---
title: "Bootstrapping vs. Bagging: Key Differences in Machine Learning Ensemble Methods"
description: "Understanding the difference between bootstrapping and bagging in machine learning"
author: "Bartosz Mikulski"
author_bio: "Principal AI Engineer & MLOps Architect. I bridge the gap between \"it works in a notebook\" and \"it works for 200 million users.\""
author_url: https://mikulskibartosz.name
author_linkedin: https://www.linkedin.com/in/mikulskibartosz/
author_github: https://github.com/mikulskibartosz
canonical_url: https://mikulskibartosz.name/bootstrapping-vs-bagging
---

Those words are often used in the same texts/tutorials. Some people seem to use them as synonyms.

Those things are not the same. They are not even similar.
Sure, we see them used in the same context, but they describe two different steps of a single machine learning process.

## Bootstrapping

Bootstrapping is a method of sample selection. The formal definition describes it as “random sampling with replacement”.
Nevermind, let’s forget the definition for a while and build intuition around this term

In short, it allows us to choose duplicates while sampling (for example when selecting observations to be used for training).
It may be useful when we have a small dataset, but the algorithm requires many data. Don’t get too excited. It won’t magically let you successfully use deep learning when you have only 10 examples in the training set.

## Bagging

Now, we can move on to “bagging.” Bagging is a technique of fitting multiple classifiers and creating one ensembles model out of them.

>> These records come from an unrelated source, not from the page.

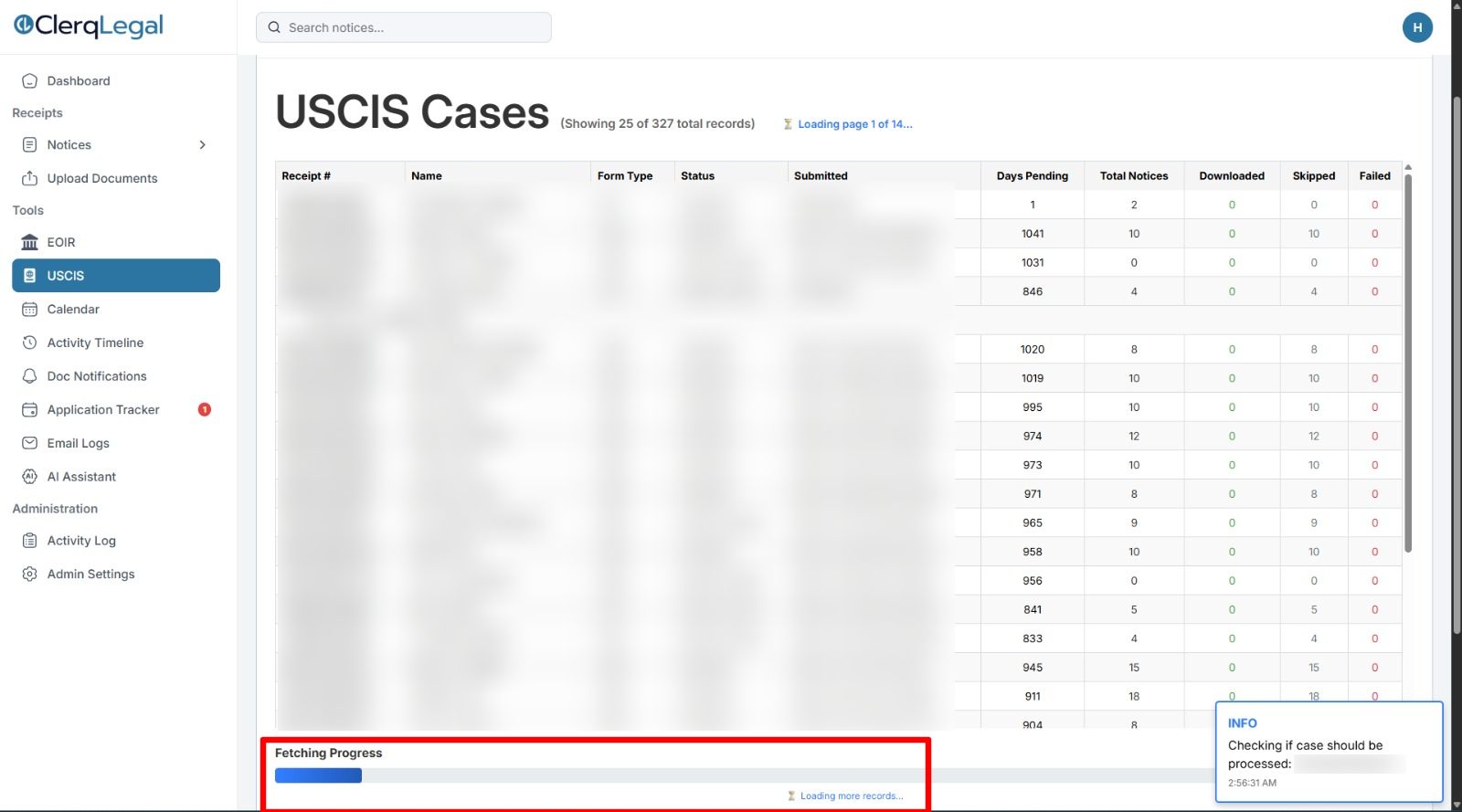 ClerqLegal USCIS Cases page loading records with the Fetching Progress bar highlighted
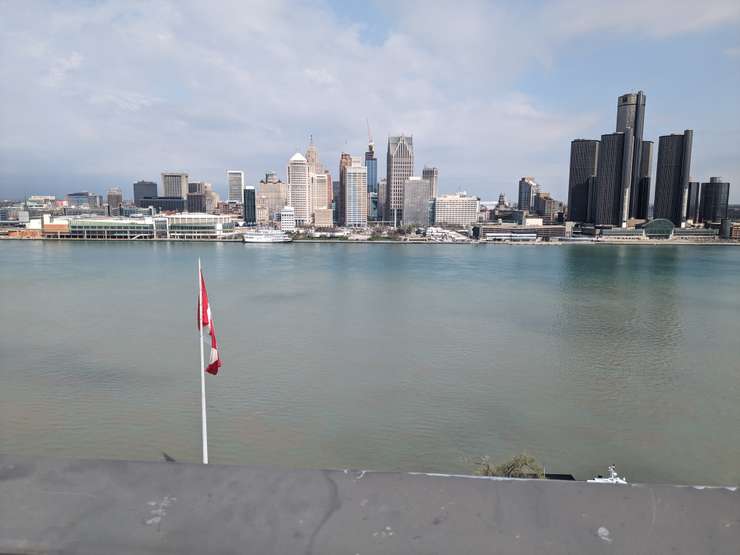The Detroit skyline and the Great Canadian Flag in downtown Windsor, April 17, 2024. WindsorNewsToday.ca file photo.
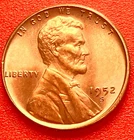 1952-S Lincoln Wheat Cent Penny GEM RED BU From an Original Bank Roll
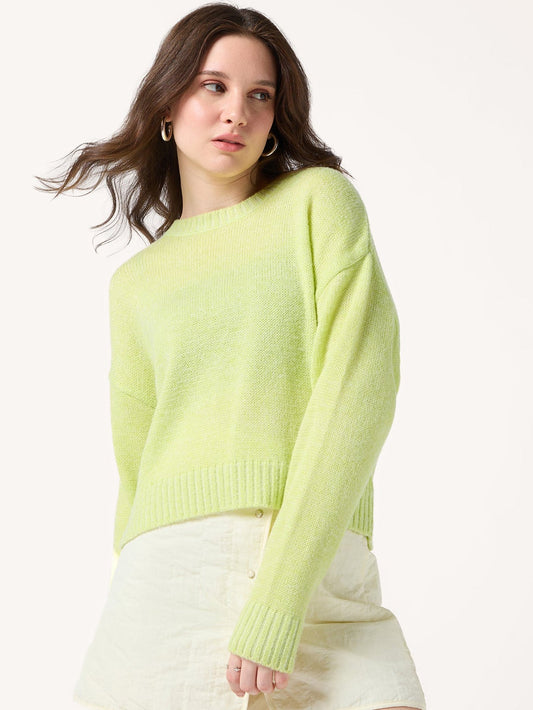 Lime Solid High Neck Sweater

Each one of the classifiers gets a different training set, and that is why words “bootstrapping” and “bagging” are often used together. The dataset for every classifier may be generated using bootstrapping.

## Bootstrapping and bagging

In Scikit-learn the problem is nicely encapsulated (and not so nicely generalized). We have the `sklearn.ensemble.BaggingClassifier` classifier.

BaggingClassifier in its default configuration uses bootstrapping to choose samples for the training set of every classifier, but it can be configured to choose a subset of features randomly or to use random sampling without replacement.